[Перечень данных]
^^^^^^^^^^^^^^^^

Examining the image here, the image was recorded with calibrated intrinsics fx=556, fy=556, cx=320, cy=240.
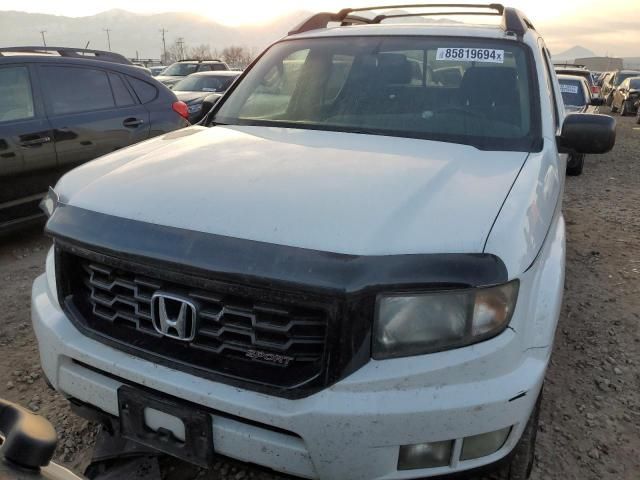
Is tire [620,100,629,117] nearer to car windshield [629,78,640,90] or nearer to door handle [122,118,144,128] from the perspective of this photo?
car windshield [629,78,640,90]

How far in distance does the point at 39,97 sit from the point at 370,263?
4273 millimetres

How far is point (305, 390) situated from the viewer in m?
1.58

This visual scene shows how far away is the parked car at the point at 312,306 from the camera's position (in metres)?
1.54

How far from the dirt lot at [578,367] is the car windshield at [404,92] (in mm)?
1355

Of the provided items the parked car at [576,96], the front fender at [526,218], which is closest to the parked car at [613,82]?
the parked car at [576,96]

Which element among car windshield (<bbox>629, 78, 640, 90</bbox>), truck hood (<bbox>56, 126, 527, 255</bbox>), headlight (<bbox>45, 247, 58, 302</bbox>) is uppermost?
truck hood (<bbox>56, 126, 527, 255</bbox>)

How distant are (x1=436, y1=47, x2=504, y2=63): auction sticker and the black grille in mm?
1836

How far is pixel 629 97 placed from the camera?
20828 mm

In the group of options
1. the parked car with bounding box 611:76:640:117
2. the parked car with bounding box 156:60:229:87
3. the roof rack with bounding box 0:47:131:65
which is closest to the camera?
the roof rack with bounding box 0:47:131:65

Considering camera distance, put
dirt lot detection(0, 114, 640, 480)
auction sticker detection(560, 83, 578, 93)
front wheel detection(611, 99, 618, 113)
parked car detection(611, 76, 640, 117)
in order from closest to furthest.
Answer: dirt lot detection(0, 114, 640, 480)
auction sticker detection(560, 83, 578, 93)
parked car detection(611, 76, 640, 117)
front wheel detection(611, 99, 618, 113)

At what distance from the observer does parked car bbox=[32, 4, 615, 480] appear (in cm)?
154

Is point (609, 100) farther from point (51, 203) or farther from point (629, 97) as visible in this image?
point (51, 203)

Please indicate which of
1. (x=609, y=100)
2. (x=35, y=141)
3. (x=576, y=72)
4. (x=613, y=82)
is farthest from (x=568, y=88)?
(x=613, y=82)

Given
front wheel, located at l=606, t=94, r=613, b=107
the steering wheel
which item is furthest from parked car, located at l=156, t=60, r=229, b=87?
front wheel, located at l=606, t=94, r=613, b=107
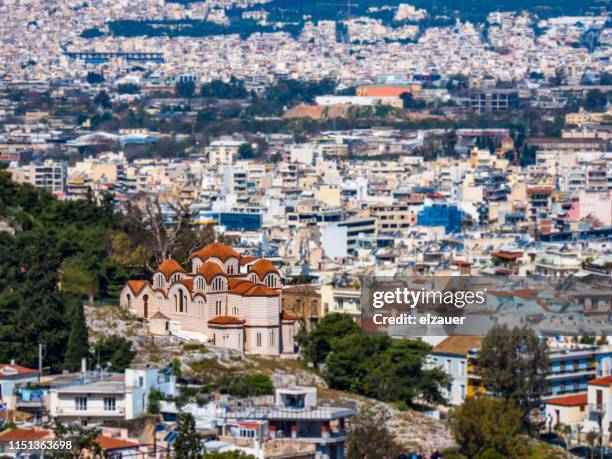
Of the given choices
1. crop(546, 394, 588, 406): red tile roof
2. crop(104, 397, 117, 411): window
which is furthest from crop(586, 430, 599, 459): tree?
crop(104, 397, 117, 411): window

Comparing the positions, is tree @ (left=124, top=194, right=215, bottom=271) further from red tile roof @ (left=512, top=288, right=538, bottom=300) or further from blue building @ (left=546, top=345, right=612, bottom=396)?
blue building @ (left=546, top=345, right=612, bottom=396)

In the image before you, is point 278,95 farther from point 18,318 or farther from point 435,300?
point 435,300

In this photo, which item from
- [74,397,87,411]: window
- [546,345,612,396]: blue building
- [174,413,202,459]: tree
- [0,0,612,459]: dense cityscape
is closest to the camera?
[174,413,202,459]: tree

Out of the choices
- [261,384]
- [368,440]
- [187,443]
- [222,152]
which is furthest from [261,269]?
[222,152]

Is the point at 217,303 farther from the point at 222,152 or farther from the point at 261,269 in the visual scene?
the point at 222,152

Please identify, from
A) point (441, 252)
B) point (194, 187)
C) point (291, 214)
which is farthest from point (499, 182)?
A: point (441, 252)

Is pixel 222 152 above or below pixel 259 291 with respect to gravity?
below
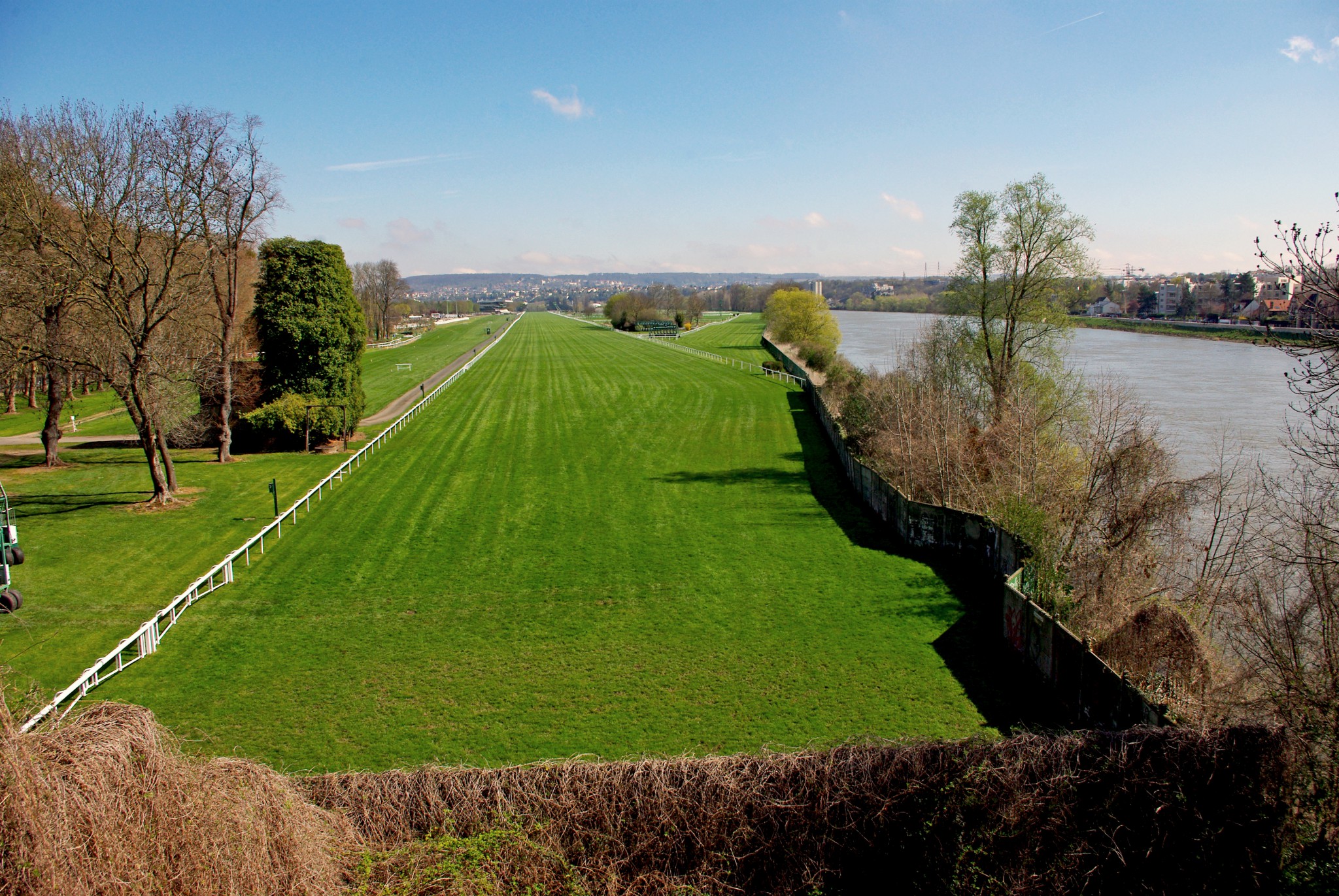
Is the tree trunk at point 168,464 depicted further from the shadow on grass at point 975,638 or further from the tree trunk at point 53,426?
the shadow on grass at point 975,638

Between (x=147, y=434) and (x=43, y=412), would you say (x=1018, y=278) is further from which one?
(x=43, y=412)

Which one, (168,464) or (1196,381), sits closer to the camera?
(168,464)

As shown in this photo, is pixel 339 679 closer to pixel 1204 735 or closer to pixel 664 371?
pixel 1204 735

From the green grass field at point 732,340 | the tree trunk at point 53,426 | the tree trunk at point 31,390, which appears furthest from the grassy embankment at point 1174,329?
the tree trunk at point 31,390

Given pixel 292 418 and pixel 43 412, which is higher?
pixel 292 418

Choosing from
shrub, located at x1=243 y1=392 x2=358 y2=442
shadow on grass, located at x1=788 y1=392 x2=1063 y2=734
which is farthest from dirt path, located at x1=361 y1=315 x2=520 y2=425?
shadow on grass, located at x1=788 y1=392 x2=1063 y2=734

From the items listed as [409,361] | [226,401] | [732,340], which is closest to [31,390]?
[226,401]

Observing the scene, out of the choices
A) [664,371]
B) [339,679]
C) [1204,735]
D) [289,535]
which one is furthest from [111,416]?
[1204,735]
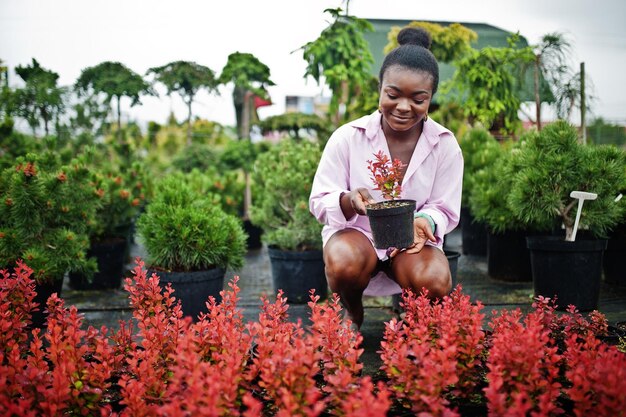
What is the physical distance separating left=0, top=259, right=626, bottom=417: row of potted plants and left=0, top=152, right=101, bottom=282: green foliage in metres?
1.32

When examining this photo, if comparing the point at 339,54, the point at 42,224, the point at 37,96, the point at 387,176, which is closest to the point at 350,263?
the point at 387,176

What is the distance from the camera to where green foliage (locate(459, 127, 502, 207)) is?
216 inches

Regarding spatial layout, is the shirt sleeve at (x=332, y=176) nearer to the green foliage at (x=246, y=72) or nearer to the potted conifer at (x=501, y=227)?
the potted conifer at (x=501, y=227)

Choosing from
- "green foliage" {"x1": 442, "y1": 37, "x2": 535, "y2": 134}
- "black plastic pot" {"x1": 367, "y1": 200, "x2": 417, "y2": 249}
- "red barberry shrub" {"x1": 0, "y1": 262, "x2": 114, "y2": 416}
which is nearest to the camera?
"red barberry shrub" {"x1": 0, "y1": 262, "x2": 114, "y2": 416}

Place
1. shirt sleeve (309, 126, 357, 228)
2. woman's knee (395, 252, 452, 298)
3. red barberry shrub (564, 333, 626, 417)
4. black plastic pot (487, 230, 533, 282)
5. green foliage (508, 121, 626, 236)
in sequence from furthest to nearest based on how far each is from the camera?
black plastic pot (487, 230, 533, 282), green foliage (508, 121, 626, 236), shirt sleeve (309, 126, 357, 228), woman's knee (395, 252, 452, 298), red barberry shrub (564, 333, 626, 417)

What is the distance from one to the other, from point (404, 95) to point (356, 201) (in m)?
0.58

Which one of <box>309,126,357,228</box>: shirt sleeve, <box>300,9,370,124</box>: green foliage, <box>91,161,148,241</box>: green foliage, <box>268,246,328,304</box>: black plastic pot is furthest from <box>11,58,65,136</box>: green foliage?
<box>309,126,357,228</box>: shirt sleeve

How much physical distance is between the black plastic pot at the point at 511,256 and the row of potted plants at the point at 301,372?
2610mm

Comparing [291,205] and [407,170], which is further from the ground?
[407,170]

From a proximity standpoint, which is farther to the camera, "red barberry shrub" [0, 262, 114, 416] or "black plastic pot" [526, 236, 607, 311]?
"black plastic pot" [526, 236, 607, 311]

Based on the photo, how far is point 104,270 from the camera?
180 inches

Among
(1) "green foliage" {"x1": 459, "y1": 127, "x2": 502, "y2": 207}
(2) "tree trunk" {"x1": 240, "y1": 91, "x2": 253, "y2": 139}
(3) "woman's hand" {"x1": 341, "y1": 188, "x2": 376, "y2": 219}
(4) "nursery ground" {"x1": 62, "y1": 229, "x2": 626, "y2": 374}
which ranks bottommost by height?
(4) "nursery ground" {"x1": 62, "y1": 229, "x2": 626, "y2": 374}

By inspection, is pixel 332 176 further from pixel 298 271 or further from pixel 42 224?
pixel 42 224

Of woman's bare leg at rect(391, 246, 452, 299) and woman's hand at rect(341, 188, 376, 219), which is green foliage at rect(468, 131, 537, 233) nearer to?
woman's bare leg at rect(391, 246, 452, 299)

^^^^^^^^^^^^^^^^

#### Задание:
Перепишите фрагмент от строки, содержащей «Of woman's bare», до конца пунктов включительно, заменив «green foliage» на «dense foliage» и оставив всё остальное без изменений.

#### Результат задания:
Of woman's bare leg at rect(391, 246, 452, 299) and woman's hand at rect(341, 188, 376, 219), which is dense foliage at rect(468, 131, 537, 233) nearer to?
woman's bare leg at rect(391, 246, 452, 299)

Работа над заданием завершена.